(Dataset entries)
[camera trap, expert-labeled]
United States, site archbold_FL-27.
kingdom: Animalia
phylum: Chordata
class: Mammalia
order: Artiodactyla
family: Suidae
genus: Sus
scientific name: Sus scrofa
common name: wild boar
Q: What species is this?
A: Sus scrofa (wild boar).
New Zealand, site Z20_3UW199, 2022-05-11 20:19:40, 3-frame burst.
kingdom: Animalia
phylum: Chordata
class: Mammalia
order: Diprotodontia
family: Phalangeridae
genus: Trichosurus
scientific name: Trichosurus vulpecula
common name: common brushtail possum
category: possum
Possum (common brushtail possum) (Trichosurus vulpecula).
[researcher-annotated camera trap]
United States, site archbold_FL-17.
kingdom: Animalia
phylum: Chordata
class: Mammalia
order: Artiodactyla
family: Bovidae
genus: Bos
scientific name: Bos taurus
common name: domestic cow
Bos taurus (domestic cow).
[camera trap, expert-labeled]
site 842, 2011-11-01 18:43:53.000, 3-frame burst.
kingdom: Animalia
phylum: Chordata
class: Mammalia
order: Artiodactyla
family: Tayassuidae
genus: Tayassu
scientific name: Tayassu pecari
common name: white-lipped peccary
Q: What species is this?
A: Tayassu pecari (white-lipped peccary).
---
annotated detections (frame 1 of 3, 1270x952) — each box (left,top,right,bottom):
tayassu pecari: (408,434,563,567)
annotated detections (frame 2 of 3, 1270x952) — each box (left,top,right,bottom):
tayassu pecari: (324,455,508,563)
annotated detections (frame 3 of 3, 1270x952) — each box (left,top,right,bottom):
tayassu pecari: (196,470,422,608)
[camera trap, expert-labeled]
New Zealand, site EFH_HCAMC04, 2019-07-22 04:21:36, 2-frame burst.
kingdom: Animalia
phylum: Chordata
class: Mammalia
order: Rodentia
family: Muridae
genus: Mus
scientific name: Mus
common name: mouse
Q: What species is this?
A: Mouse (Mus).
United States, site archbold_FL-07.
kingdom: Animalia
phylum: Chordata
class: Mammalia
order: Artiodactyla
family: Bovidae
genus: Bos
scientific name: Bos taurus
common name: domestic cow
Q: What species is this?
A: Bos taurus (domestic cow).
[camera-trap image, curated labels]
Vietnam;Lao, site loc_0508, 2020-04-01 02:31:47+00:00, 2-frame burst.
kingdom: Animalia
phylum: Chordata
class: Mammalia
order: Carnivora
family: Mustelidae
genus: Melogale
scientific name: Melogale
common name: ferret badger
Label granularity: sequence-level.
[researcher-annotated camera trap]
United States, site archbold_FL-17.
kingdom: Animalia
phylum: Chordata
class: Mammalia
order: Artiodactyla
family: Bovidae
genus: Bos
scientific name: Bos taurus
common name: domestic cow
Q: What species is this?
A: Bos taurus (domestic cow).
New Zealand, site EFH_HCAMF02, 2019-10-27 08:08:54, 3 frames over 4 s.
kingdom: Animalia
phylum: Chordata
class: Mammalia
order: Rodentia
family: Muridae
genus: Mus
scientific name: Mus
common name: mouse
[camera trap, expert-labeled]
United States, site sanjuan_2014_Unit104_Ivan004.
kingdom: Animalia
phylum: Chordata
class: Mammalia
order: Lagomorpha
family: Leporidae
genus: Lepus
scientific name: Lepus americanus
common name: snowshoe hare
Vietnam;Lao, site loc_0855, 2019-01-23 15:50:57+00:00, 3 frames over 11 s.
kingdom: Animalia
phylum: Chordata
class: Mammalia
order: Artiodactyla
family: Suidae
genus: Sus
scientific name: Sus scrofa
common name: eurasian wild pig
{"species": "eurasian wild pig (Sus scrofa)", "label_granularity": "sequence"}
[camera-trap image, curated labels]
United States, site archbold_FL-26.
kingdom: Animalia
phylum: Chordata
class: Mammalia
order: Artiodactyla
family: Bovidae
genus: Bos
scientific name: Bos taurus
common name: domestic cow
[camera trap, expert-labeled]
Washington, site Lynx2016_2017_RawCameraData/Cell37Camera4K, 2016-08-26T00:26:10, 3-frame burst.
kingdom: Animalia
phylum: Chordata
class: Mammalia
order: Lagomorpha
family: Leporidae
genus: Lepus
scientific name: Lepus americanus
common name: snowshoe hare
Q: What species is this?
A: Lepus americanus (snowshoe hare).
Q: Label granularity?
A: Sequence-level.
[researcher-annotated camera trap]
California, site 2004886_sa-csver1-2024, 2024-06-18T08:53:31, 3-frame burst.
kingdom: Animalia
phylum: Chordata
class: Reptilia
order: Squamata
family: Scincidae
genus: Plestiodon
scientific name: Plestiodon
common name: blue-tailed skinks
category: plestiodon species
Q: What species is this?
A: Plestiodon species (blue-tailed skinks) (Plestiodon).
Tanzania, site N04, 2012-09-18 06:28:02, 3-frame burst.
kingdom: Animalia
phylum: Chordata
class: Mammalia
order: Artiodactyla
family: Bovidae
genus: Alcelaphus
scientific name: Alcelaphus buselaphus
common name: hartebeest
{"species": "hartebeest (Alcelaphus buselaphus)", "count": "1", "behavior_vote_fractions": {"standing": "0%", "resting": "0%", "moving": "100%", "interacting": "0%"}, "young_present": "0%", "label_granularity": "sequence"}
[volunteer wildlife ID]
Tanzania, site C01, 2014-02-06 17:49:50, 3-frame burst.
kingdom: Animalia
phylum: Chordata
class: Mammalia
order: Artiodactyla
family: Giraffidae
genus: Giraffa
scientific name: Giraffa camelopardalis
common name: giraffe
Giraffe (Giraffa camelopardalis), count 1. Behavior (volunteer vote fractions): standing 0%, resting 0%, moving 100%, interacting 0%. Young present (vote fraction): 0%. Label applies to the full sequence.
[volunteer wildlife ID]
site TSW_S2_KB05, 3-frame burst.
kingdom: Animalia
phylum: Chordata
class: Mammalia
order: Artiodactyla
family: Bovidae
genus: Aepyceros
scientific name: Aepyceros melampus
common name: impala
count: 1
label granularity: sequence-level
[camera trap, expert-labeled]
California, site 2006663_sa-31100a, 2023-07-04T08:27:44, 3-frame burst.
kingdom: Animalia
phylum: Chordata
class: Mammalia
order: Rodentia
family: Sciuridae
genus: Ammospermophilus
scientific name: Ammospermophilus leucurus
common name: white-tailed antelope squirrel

== Problem to work on ==
Please copy every line of the data that carries the string "frames".

== Response to the task ==
New Zealand, site EFH_HCAMF02, 2019-10-27 08:08:54, 3 frames over 4 s.
Vietnam;Lao, site loc_0855, 2019-01-23 15:50:57+00:00, 3 frames over 11 s.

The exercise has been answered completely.